Opdrachten =>
1 > Noem alle verschillende woorden in de tekst over de kloosterroeping die met een hoofdletter beginnen maar niet vooraan in een zin staan.
2 > Zet de tekst over de kloosterroeping voort na de laatste zin.

Nadat ik bij een andere arts eindelijk de juiste diagnose gekregen had van mijn ziekte, kreeg ik een behandeling waardoor ik opknapte. Dit ging zo snel, dat zelfs de dokter er versteld van stond.
Toen ik op een keer bij de Aanbidding was, voelde ik innerlijk heel sterk dat het Jezus zelf was die me uitnodigde om het klooster in te gaan, en in mijn hart zei ik hierop al ja. Het duurde alleen nog een tijd, eer ik de plek gevonden had, waar ik dan in moest treden. Na een tweede retraite, werd het voor mij duidelijk dat die plek de Carmel van het Goddelijk Hart van Jezus was.
Nu leef en werk ik als geprofeste zuster sinds 2012 in ons klooster in Vogelenzang. Mijn roeping in een zin omschrijven, zou zijn: de liefde die God mij gegeven heeft verder dragen. Dit door elke dag weer antwoord te geven op Zijn opdracht voor mij, die nooit veranderd, maar telkens vernieuwd, omdat het leven niet stil staat. Het werk kan veranderen, maar de stabiele factoren, het gebedsleven en de liefde, blijven. Het is een weg die niet altijd gemakkelijk is, maar die me wel gelukkig maakt, elke dag weer.

Beschikbare gegevens =>
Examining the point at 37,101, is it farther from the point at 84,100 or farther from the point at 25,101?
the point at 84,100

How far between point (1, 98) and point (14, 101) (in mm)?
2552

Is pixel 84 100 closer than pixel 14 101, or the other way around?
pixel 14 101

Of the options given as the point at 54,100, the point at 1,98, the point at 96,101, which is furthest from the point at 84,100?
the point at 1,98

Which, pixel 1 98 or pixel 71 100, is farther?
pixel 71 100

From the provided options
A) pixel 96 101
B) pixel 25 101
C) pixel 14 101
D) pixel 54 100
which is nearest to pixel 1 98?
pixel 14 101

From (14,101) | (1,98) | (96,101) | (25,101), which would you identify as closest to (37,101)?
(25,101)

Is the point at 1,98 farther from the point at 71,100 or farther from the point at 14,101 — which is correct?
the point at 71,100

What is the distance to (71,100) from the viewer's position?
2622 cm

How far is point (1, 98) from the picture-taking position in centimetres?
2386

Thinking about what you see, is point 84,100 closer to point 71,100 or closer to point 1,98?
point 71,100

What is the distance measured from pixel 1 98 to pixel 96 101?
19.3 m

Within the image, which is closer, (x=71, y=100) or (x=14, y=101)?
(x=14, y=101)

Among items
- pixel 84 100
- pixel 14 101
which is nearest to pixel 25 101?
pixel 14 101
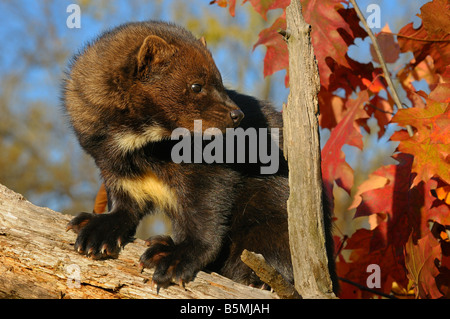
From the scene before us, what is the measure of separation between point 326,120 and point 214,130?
1.27 meters

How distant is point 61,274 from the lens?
9.87ft

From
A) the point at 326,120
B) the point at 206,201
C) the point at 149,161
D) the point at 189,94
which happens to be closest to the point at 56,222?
the point at 149,161

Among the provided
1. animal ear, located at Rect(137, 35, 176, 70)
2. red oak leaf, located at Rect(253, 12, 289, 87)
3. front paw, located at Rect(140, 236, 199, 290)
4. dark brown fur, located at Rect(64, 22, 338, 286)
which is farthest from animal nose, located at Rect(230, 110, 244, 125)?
front paw, located at Rect(140, 236, 199, 290)

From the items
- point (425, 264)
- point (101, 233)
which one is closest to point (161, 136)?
point (101, 233)

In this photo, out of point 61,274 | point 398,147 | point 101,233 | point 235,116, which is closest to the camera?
point 61,274

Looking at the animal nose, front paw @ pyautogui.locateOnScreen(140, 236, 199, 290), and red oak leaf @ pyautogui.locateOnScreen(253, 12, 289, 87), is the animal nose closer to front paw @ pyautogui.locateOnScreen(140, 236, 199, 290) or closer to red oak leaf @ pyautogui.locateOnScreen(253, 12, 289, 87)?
red oak leaf @ pyautogui.locateOnScreen(253, 12, 289, 87)

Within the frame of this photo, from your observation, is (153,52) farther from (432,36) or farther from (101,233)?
(432,36)

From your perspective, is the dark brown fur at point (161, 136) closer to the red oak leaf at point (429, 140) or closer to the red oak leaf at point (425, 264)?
the red oak leaf at point (425, 264)

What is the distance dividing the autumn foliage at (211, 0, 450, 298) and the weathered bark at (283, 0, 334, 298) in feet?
2.73

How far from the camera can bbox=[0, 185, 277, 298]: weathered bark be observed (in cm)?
299

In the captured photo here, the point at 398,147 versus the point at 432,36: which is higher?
the point at 432,36

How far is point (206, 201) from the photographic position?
3.53 meters

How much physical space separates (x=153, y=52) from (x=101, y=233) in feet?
Answer: 4.11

Antwoorden =>
1 > Aanbidding, Jezus, Carmel, Goddelijk, Hart, Vogelenzang, God, Zijn

2 >
Mijn naam is Zr. Elvira Maria van de Eucharistie. In het eerste jaar van mijn muziekstudie Zang en Piano kwam ik tijdens een Masterclass in contact met religieuze liederen. Dat is een keerpunt geweest in mijn leven, ik ging nadenken over God en het geloof.
Al jaren lang was ik op zoek naar iets groter dan wat ik direct om mij heen zag en ervoer. Ik vond in de Katholieke Kerk het antwoord. In het begin dacht ik nog dat een religieuze roeping te combineren was met een muziekcarrière, maar God wilde meer. Ik vocht als een leeuw en probeerde ook onder een kloosterroeping uit te komen. God was sterker en overwon. Tijdens een liederenavond in de Doelen kwam de klap. Tussen twee liederen-blokken in, in een moment van concentratie en inspiratie hoorde ik een innerlijke stem: “Wat sta je hier in Godsnaam te doen?”.
Ik wist dat er iets groters in mijn leven was gekomen en dat was de uitnodiging van Jezus om Hem van heel dichtbij te volgen en Zijn bruid te worden. Ik hing mijn concertjurken aan de wilgen en trad in. Het was spannend en niet gemakkelijk om mijn grootste droom achter mij te laten, mijn tientallen leerlingen te vertellen dat ze een andere docent moesten zoeken, mijn geliefde koorleden in de steek te laten, maar er was iets groters en ik moest gehoor geven aan een steeds sterker wordende stem: “Kom volg Mij!”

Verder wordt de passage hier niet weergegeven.